Vetelca : histoire de la première « maquiladora » bolivarienne
Catégorie : Global
Thèmes : Exclusion/précarité/chômage
Le 10 mai 2009, le président Hugo Chávez, dans la région d’El Tigre de l’Etat du Barinas, a présenté à la télévision le nouveau portable fabriqué au Venezuela sous la tutelle du gouvernement bolivarien, appareil que celui-ci avait lui-même baptisé, quelques semaines avant, « el Vergatario » (1) Toujours friand de propagande, le président de la République a profité d’une fête traditionnelle au Venezuela le « Dia de la Madre » (la Fête des mères, jour férié), pour vanter les mérites d’un produit qui symbolise, selon lui, la progression de son projet politique à pas de géant. Le 10 mai 2009, M. Chavez a déclaré : « Cet appareil sera le portable non seulement le plus vendu au Venezuela, mais dans le monde entier. » Il a annoncé l’exportation rapide de ce cellulaire, dès que le marché domestique aura été approvisionné, vers les pays andins, le Mercosur (dont font partie, entre autres, le Brésil et l’Argentine) et les Caraïbes. Face à ces objectifs ambitieux, toute personne qui connaît un peu les mécanismes du capitalisme contemporain, ne peut que se demander par quel miracle le « Vergatorio » pourra-t-il devenir l’appareil le plus vendu au monde dans une branche aussi concurrentielle que celle des produits de télécommunications. « Grâce à un modèle de fabrication fondé sur les maquilas », ne manqueront pas de répondre les anarchistes, individus remplis de préjugés, comme l’on sait.
Notons cependant que toutes les analyses de la production à l’ère de la mondialisation montrent que, si l’on veut atteindre le Top 10 des meilleures ventes d’un produit, il n’y a qu’une solution : diminuer, autant que possible, le coût du travail. Et comme le savent parfaitement des multinationales comme Gap, Nike ou Adidas, le pays expert en matière d’« économies » en matière de salaires et de droits du travail, c’est évidemment la Chine.

> Consignes
a. D'après l'extrait sur Vetelca, à l'occasion de quelle fête Hugo Chávez a-t-il présenté le nouveau portable à la télévision ?
b. Prolongez le texte sur le portable de Vetelca en reprenant juste après sa dernière phrase.

> Liste fournie
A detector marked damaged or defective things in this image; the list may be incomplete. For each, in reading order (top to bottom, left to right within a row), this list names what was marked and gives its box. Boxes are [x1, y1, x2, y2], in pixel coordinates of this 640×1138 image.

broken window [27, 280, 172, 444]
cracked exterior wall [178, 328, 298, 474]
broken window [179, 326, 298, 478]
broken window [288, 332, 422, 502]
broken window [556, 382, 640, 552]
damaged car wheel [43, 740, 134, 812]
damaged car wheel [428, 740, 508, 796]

* * *

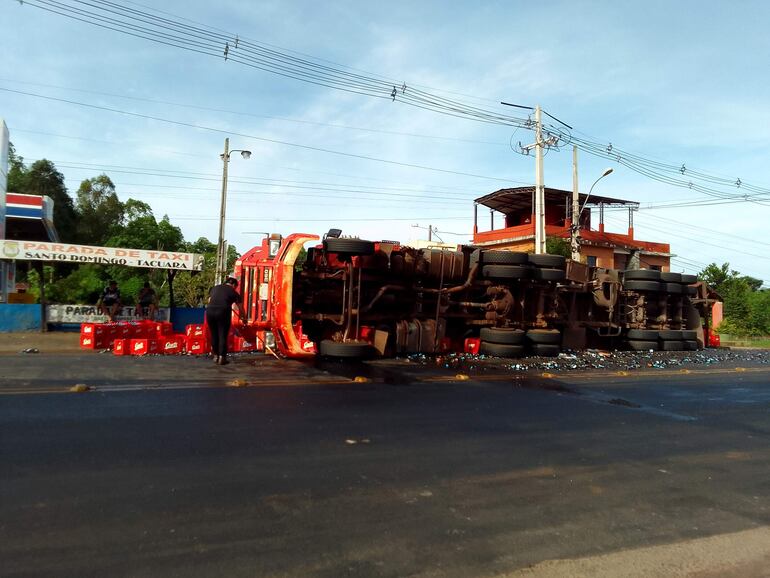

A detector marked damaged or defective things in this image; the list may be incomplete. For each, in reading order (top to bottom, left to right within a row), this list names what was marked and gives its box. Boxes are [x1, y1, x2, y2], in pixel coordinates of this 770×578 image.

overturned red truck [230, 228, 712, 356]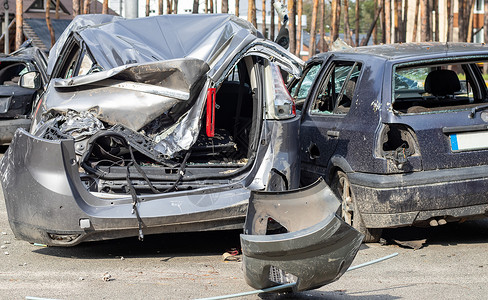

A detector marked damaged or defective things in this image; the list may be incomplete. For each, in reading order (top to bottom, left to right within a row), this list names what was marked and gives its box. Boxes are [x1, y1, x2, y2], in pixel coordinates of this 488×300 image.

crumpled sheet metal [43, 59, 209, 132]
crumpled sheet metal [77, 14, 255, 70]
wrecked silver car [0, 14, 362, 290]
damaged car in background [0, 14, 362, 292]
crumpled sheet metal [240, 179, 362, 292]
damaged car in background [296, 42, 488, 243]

* * *

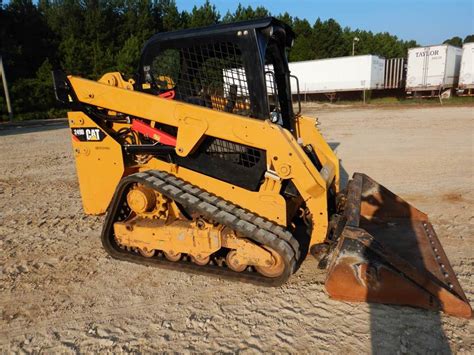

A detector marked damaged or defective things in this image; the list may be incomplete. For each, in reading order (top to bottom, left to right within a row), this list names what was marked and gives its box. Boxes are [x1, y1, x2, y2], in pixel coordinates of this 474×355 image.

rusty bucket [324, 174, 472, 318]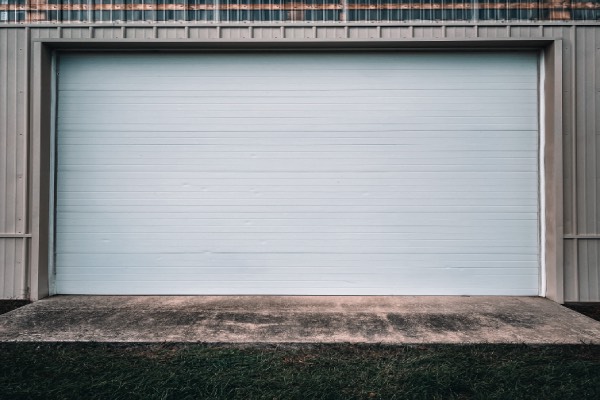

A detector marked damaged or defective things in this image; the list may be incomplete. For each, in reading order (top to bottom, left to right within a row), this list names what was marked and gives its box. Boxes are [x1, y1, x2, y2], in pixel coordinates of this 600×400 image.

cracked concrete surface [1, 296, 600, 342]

> Corrigé des activités
a. Il l'a présenté lors du « Dia de la Madre », la Fête des mères, le 10 mai 2009.

b.
La Chine est précisément l’associée de l’État bolivarien dans l’entreprise commune qu’ils ont fondée : Venezolana de Telecomunicaciones C.A. (Vetelca), installée dans la zone franche de Paraguaná, dans l’Etat de Falcón, depuis janvier 2009. Selon l’information officielle, au début du projet, « dans ses installations travaillent 140 salariés, dont 80% sont des femmes qui habitent la région et qui ont été sélectionnées par différents conseils communaux (2) de la région pour travailler dans cette usine ». La premier défi consistait à livrer 10 000 portables à la société Movilnet, pour qu’ils soient offerts le jour de la Fête des mères, comme l’avait promis le président Chavez. Néanmoins, peu de temps après l’ouverture de l’entreprise, les travailleurs de l’usine ont dénoncé, dans les médias du gouvernement bolivarien eux-mêmes, le fait que certains préjugés semblent être bien enracinés.
La version des travailleurs
Levy Revilla Toyo, l’un des 56 salariés licenciés de cette entreprise mixte, a présenté un compte rendu détaillé sur les débuts de Vetelca. Selon ce rapport, le recrutement a commencé en octobre 2008 et a été mené par le ministère de l’Industrie légère et du Commerce. À cette offre répondirent 250 personnes « venant des missions (3), des universités et des conseils communaux dans diverses parties de l’Etat de Falcon », et 60 d’entre elles ont persévéré après une première sélection. Un second processus de formation a culminé avec la sélection de 100 personnes en mars 2009 et la désignation par les autorités du conseil d’administration de l’entreprise, présidé par Carlos Audrines.
C’est le 1er Mai, jour de la Fête du travail, qu’a commencé le processus d’assemblage du « Vergatario » : « il a fallu travailler jusqu’à tard dans la nuit, la logistique habituelle n’était pas en place, et plusieurs camarades se sont évanouies de fatigue à cause du manque de nourriture et des difficultés de transports ». Toutefois, les travailleurs ont été récompensés par une prime de productivité et la satisfaction d’avoir honoré la parole du Président et assemblé en dix jours les portables prévus. Par la suite, la direction a improvisé l’embauche de nouveaux travailleurs ce qui a créé des problèmes « à cause du manque d’espace dans l’usine et dans la cantine, et ainsi violé la loi et la participation directe des conseils communaux et des missions ».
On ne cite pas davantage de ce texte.